In 2002, he obtained his master's degree in law from Tulane University Law School.

== Career ==
Omo-Agege was deployed to Kwara State for his National Youth Service Corps (NYSC). He completed his NYSC with the Directorate of Criminal investigation and intelligence, Nigerian Police Force, Kwara State Command. Omo-Agege started his career in law by working with Pat Okupa & Co. in Lagos in 1987.

In 1989, he co-founded a law firm; Agege & Co. Omo-Agege moved to the United States of America in 1990, where he worked as a foreign associate at Charles O Agege's law office in Los Angeles, California.

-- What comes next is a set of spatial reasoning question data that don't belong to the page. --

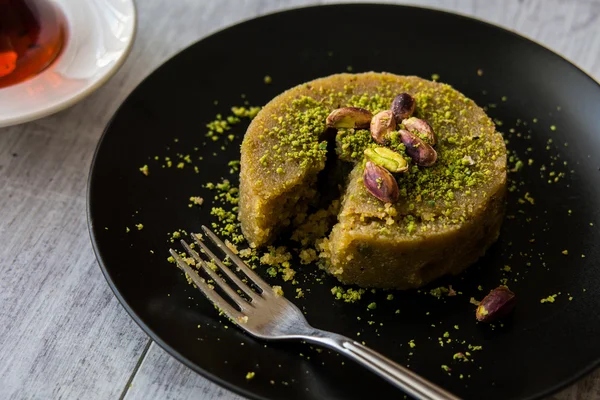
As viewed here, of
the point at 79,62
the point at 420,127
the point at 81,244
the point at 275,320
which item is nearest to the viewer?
the point at 275,320

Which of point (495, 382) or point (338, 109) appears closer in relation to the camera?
point (495, 382)

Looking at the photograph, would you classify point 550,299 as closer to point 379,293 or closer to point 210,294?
point 379,293

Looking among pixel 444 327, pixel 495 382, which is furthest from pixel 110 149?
pixel 495 382

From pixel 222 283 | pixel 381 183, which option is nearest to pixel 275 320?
pixel 222 283

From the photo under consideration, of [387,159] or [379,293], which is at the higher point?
[387,159]

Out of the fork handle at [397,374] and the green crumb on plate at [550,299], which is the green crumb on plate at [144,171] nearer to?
the fork handle at [397,374]

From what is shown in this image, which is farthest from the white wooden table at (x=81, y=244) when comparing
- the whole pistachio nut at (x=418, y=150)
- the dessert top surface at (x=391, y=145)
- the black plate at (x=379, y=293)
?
the whole pistachio nut at (x=418, y=150)

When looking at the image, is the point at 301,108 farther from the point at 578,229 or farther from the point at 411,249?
the point at 578,229
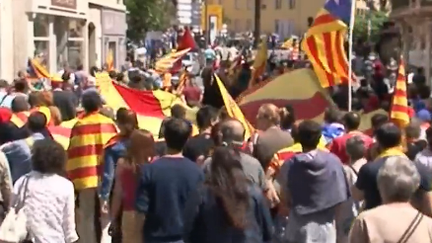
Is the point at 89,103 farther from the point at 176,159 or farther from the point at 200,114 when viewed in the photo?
the point at 176,159

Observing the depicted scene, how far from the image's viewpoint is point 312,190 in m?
8.08

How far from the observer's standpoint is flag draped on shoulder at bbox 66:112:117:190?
34.7 feet

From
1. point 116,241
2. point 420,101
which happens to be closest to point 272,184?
point 116,241

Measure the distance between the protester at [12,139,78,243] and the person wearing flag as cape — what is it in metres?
2.76

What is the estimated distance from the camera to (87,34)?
36.1 metres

He was called to the State Bar of California, United States District Court and the United States Supreme Court, Washington, DC. He returned to Nigeria in 1992 to establish Omo-Agege & Associates where he was also senior partner. In 1996, he merged his firm Omo-Agege & associates in a partnership resulting in the name Agege & Esin.

== Political life ==
Omo-Agege started out in politics by contesting for the ticket to be a representative at the Delta State House of Representatives under the platform of the Peoples Democratic Party, a ticket he lost in the party primaries.

In 2003, then-governor of Delta State, James Ibori, appointed Omo-Agege as an executive assistant, a position he held for two years. He was later appointed as a commissioner for special duties by the governor. He ran for the office of the Governor of Delta State, but lost out at the People Democratic Party's primaries to Emmanuel Uduaghan who would later emerge as governor He was appointed as the Secretary to State Government of Delta State by Governor James Ibori in 2007. He ran for Senate in 2015 under the platform of the Labour Party. He was elected as a senator representing Delta central senatorial district on 28 March 2015.

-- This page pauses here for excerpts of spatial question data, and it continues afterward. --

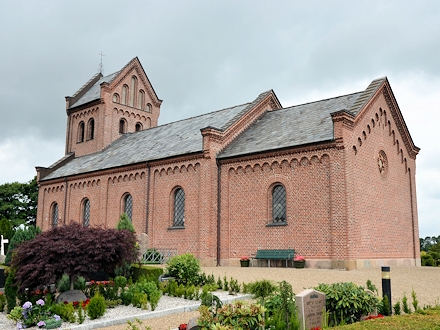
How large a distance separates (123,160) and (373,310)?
23.4 m

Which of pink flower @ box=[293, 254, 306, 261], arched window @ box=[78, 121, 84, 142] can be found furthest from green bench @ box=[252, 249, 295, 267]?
arched window @ box=[78, 121, 84, 142]

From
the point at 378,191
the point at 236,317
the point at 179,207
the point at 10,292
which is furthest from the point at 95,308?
the point at 378,191

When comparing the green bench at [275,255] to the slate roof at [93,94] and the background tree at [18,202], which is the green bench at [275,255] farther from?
the background tree at [18,202]

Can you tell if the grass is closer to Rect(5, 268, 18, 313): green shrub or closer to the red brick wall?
Rect(5, 268, 18, 313): green shrub

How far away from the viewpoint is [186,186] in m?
24.9

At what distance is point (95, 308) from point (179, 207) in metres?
15.4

He defected from the Labour Party to All Progressive Congress (APC) on 7 March 2017. He was re-elected as the senator representing Delta Central in 2019 general elections. On 11 June 2019, he emerged as the new Deputy Senate President of the 9th National Assembly with 68 votes cast to beat Senator Ike Ekweremadu with 37 votes. The South-South caucus of the APC, on Thursday 28 November 2019  chose the Deputy Senate President, Senator Ovie Omo-Agege, as the leader of the party in the region.

== Controversies ==
In 2018, he was accused of leading thugs to invade the Nigerian Senate Chambers and made away with the Senate Mace.

== Personal life ==
Omo-Agege is married to Rosemary Omo-Agege and they both have five children.

== Awards and recognitions ==
In October 2022, Omo-Agege was conferred with Nigerian national honour of Commander of the Order of the Federal Republic of Nigeria (CFR) by President Muhammadu Buhari.